Parts of the exercise:
(1) In the essay on sects below, where did the writer meet Marcus Bach?
(2) Decide whether each statement agrees with the essay on sects below. Answer yes or no for each, and quote the words of the essay that settle it.
(a) Marcus Bach taught at the University of Iowa's School of Religion.
(b) Casper Nervig was a Methodist minister.
(c) The writer's uncle often talked about his religious beliefs with the family.

Provided text:

====================

Safe and Unsafe Sects (and What To Call Them!) March 4, 2013

Safe and Unsafe Sects (and Problems with Terms for Alternative Religious Groups)

My interest in “cults and new religions” began when I was still a child with my uncle who belonged to a religious group my parents considered a “cult.” I also had a cousin who joined a movement that calls itself a “world faith” but is considered a cult by many people. Somewhere along the way I began to realize that the religious group we, my immediate family and some of my extended family, belonged to is considered a cult by some people. That really got my attention and launched me on a nearly lifelong avocation of studying so-called cults.

When I was still a teenager I began to read books by Marcus Bach (1905-1996), professor of religion at the University of Iowa’s School of Religion. Among them were: Report to Protestants (about non-mainline religious groups, their growth, beliefs, attractions, etc.), Faith and My Friends, Strange Sects and Curious Cults, They Have Found a Faith, and Strangers at the Door. I was especially interested in Bach’s spiritual autobiography The Inner Ecstasy which told me of his conversions to Pentecostalism and then Unity. Eventually I met Bach after he spoke at a Unity church in the city where I was attending college. We chatted for almost half an hour. I found him to be a most engaging person even though I was disappointed to learn of his commitment to New Thought.

When I was still in high school I read a little book entitled Christian Truth and Religious Delusions by Lutheran minister Casper Nervig. The contents are broken down into “truth” versus “error.” For example, Chapter V is “Pentecostalism: Some Truth—Much Error.” Naturally I read that chapter with interest and found that Rev. Nervig knew almost nothing accurate about Pentecostalism. So that made me suspicious of his treatments of other groups such as “Adventism,” “Russellism,” Etc. But what really attracted me to the book was its Chapter IX “Christian Science, Spiritism, Two-By-Twos, No-Creed.” My uncle belonged to a group discussed there. It was the first time I found anything published about the group. But I took what I read there with a grain of salt because of Nervig’s misrepresentations of Pentecostalism. (My uncle would not discuss his religious beliefs with any of us which piqued my curiosity to know more.)

====================

Data shown:
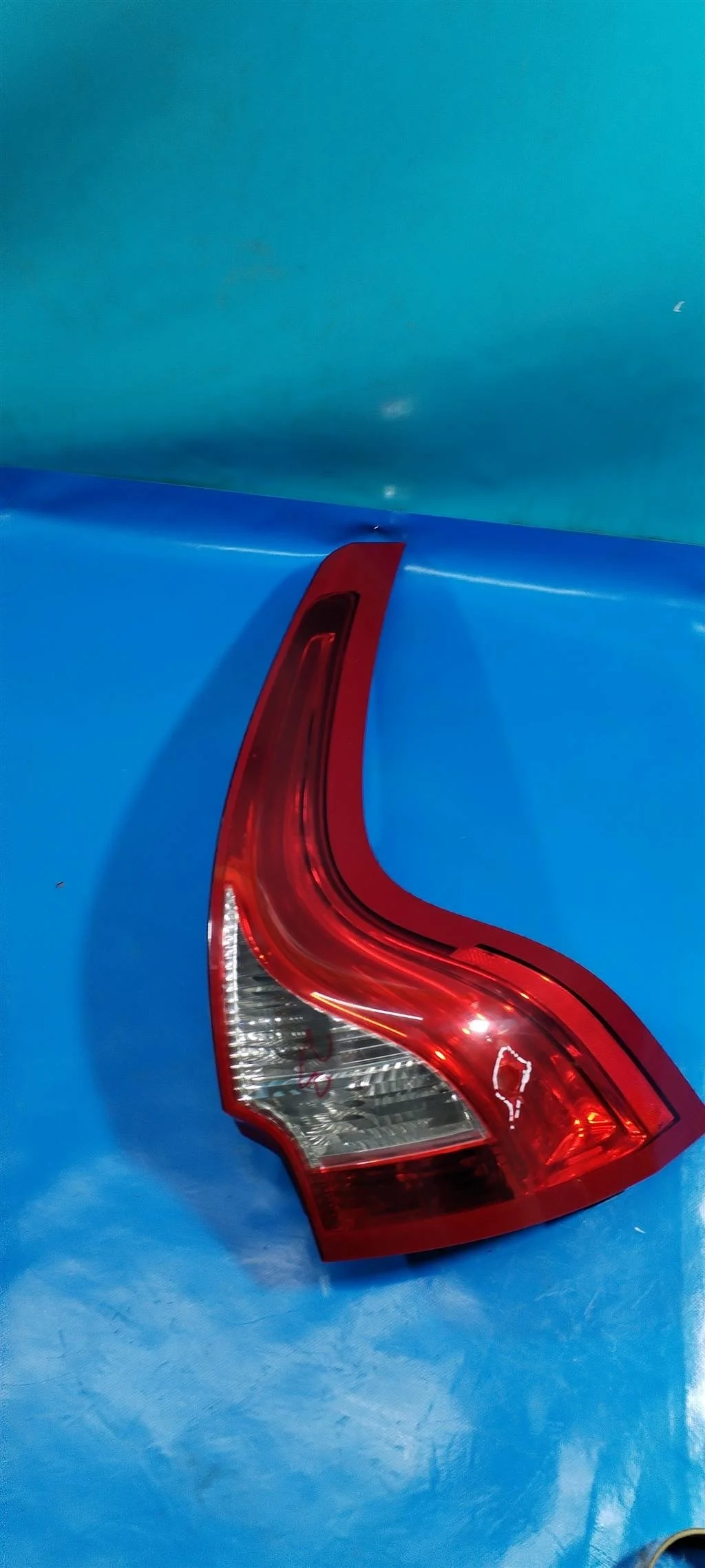 Фонарь задний правый Volvo XC60 (2008-2017)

====================

Solution list:
(1) The writer met Bach after he spoke at a Unity church in the city where the writer was attending college.

(2)
(a) Yes: "professor of religion at the University of Iowa’s School of Religion."
(b) No: "Lutheran minister Casper Nervig."
(c) No: "My uncle would not discuss his religious beliefs with any of us."